I then found my spark-defaults.conf file under /etc/spark/conf and edited the following parameters:
spark.driver.extraClassPath
spark.executor.extraClassPath
To both of these, I added the path to my mysql-connector file, which was found at /home/hadoop/mysql-connector-java-5.1.42-bin.jar
Based on this SO post (Adding JDBC driver to Spark on EMR), I use the following command to submit (included the entire path from "extraClassPath"):
spark-submit sample_script.py --driver-class-path /home/hadoop/mysql-connector-java-5.1.42-bin.jar:/usr/lib/hadoop-lzo/lib/*:/usr/lib/hadoop/hadoop-aws.jar:/usr/share/aws/aws-java-sdk/*:/usr/share/aws/emr/emrfs/conf:/usr/share/aws/emr/emrfs/lib/*:/usr/share/aws/emr/emrfs/auxlib/*:/usr/share/aws/emr/security/conf:/usr/share/aws/emr/security/lib/*
In my code, I have a spark dataframe and the following code is what writes to the database:
SQL_CONN = "jdbc:mysql://name.address.amazonaws.com:8000/dbname?user=user&password=pwd"

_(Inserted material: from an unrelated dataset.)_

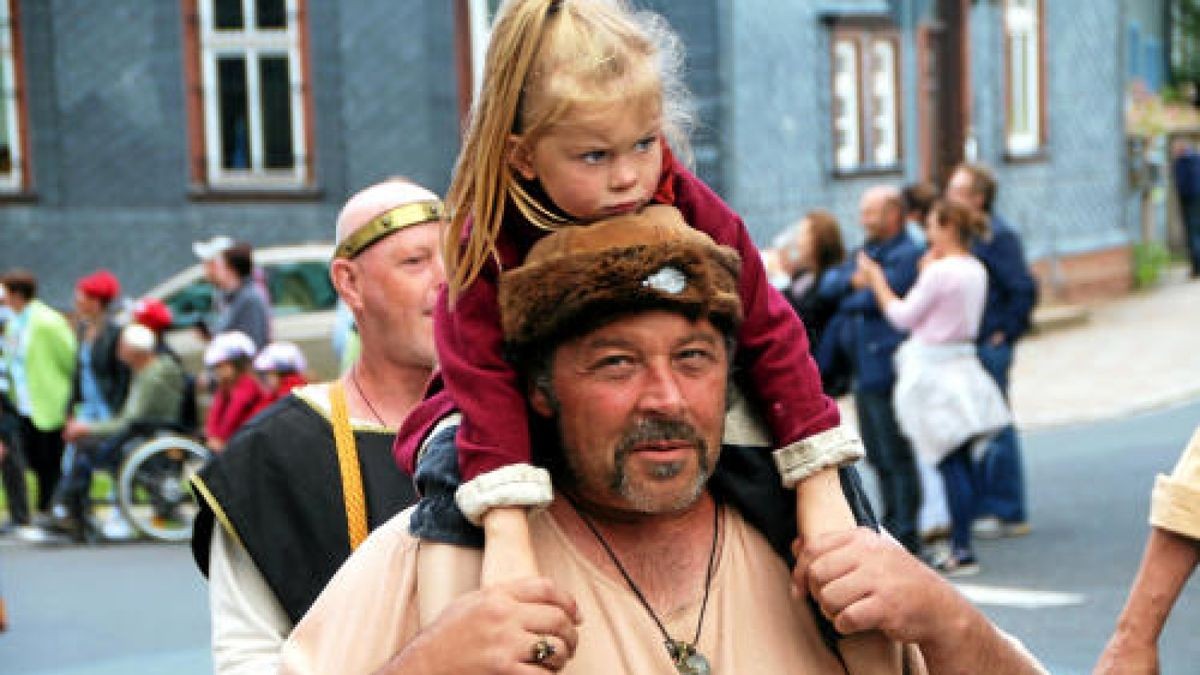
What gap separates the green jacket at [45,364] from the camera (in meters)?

spark_df.write.jdbc(SQL_CONN, table="tablename", mode="append", properties={"driver":'com.mysql.jdbc.Driver'})
The specific error I get is this:
java.lang.ClassNotFoundException (com.mysql.jdbc.Driver) [duplicate 51]
Any input would be appreciated... this feels like a really stupid mistake on my part that I an unable to pinpoint.